## PROBLEMS TO SOLVE
- 1) From the recruiting posters thread, copy everything from "## expwor (22" down to "vonGarvin (22 Sep 2015)".
- 2) In the recruiting posters thread, what kind of tank appeared on the front of the Combat Team poster?

## DOCUMENT
━━━━━━━━━━━━━━━━

# LOOKING FOR OLD RECRUITING POSTERS



## Haggis (22 Sep 2015)

Folks, does anyone remember the old 1970's era recruiting posters?

There was one with an officer in DEU exiting a business jet while carrying a briefcase.  A second pushed the Combat Team.  I remember the slogans on that one.  A Centurion tank was on the front captioned "It takes a special kind of operator to run this business machine" Inside was a second caption "This machine means business."

If anyone has any links to photos of these or old scans they could share, I'd appreciate it.


----------



## mariomike (22 Sep 2015)

Haggis said:
			
		

> If anyone has any links to photos of these or old scans they could share, I'd appreciate it.



This may help,

Recruiting Posters, Slogans and Commercials [Merged] 
http://army.ca/forums/threads/2276.0;nowap
41 pages.


----------



## Haggis (22 Sep 2015)

Thanks, I found most of those messages/thread in other searches. No scans of what I'm after though, but plenty of mentions of those posters (mostly from old guys).


----------



## expwor (22 Sep 2015)

I remember this one from the 1970's
Here's the article
http://www.thewesternstar.com/Local/2009-11-05/article-1475530/Face-on-forces-recruiting-poster-still-raising-awareness/1

Tom


----------



## vonGarvin (22 Sep 2015)

I remember the phrase "You stand alone...but you're never alone".  I think it was the same RCR sgt from above.

That was the recruiting slogan/campaign that got me to join so many years ago.


----------



## Haggis (22 Sep 2015)

TV, yes, I think you're correct.  It folded out to show all the parts of a Cbt Tm.


----------



## Danjanou (23 Sep 2015)

Ron Perroway (sp?) was the RCR in the poster, worked with him in Aldershot in the 1980s when he was a WO RSS with 2 RNFLDR. good guy  apparently he was teased a lot about the poster.

━━━━━━━━━━━━━━━━

## ENTRIES SHOWN
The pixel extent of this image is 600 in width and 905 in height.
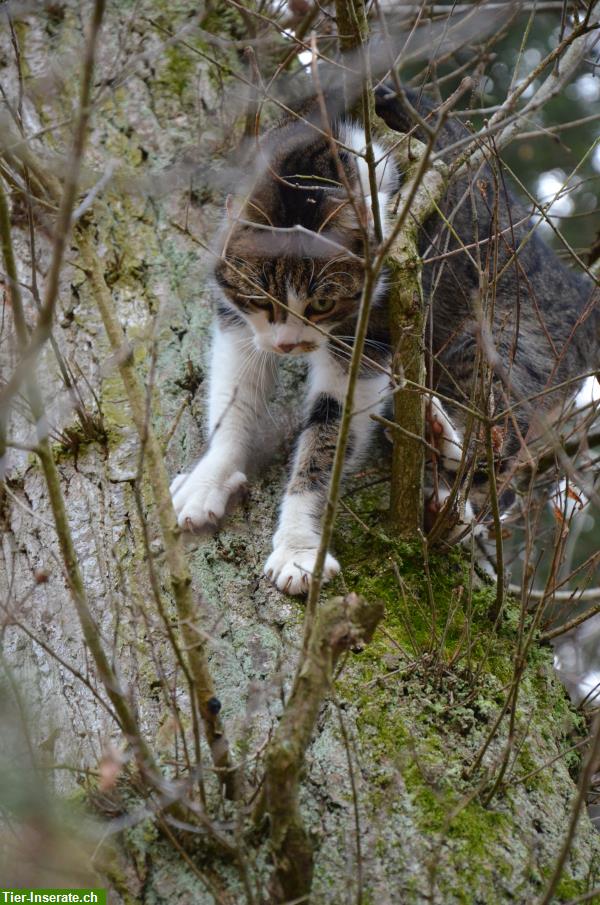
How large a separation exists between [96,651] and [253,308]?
1.82 metres

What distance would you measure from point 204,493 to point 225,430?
40 cm

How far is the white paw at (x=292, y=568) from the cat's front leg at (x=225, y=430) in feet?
0.88

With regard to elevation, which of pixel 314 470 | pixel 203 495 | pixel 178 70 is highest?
pixel 178 70

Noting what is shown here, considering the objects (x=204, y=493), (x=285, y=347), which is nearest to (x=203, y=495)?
(x=204, y=493)

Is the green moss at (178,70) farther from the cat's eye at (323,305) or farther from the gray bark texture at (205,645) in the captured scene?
the cat's eye at (323,305)

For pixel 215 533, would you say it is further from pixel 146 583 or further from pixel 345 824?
pixel 345 824

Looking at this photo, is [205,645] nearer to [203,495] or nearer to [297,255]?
[203,495]

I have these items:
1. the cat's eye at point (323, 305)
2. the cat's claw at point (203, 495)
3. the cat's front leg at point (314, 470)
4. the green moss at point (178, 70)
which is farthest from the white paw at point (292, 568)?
the green moss at point (178, 70)

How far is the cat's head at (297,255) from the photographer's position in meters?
2.96

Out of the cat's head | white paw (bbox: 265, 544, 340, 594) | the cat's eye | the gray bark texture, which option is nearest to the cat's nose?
the cat's head

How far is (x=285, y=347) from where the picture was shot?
9.91ft

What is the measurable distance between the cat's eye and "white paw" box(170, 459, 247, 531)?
637mm

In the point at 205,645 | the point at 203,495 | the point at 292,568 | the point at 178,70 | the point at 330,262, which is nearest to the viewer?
the point at 205,645

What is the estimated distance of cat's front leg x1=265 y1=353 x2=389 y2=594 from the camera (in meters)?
2.53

━━━━━━━━━━━━━━━━

## ANSWERS TO EACH TASK
- 1)
## expwor (22 Sep 2015)

I remember this one from the 1970's
Here's the article
http://www.thewesternstar.com/Local/2009-11-05/article-1475530/Face-on-forces-recruiting-poster-still-raising-awareness/1

Tom


----------



## vonGarvin (22 Sep 2015)

- 2) A Centurion tank.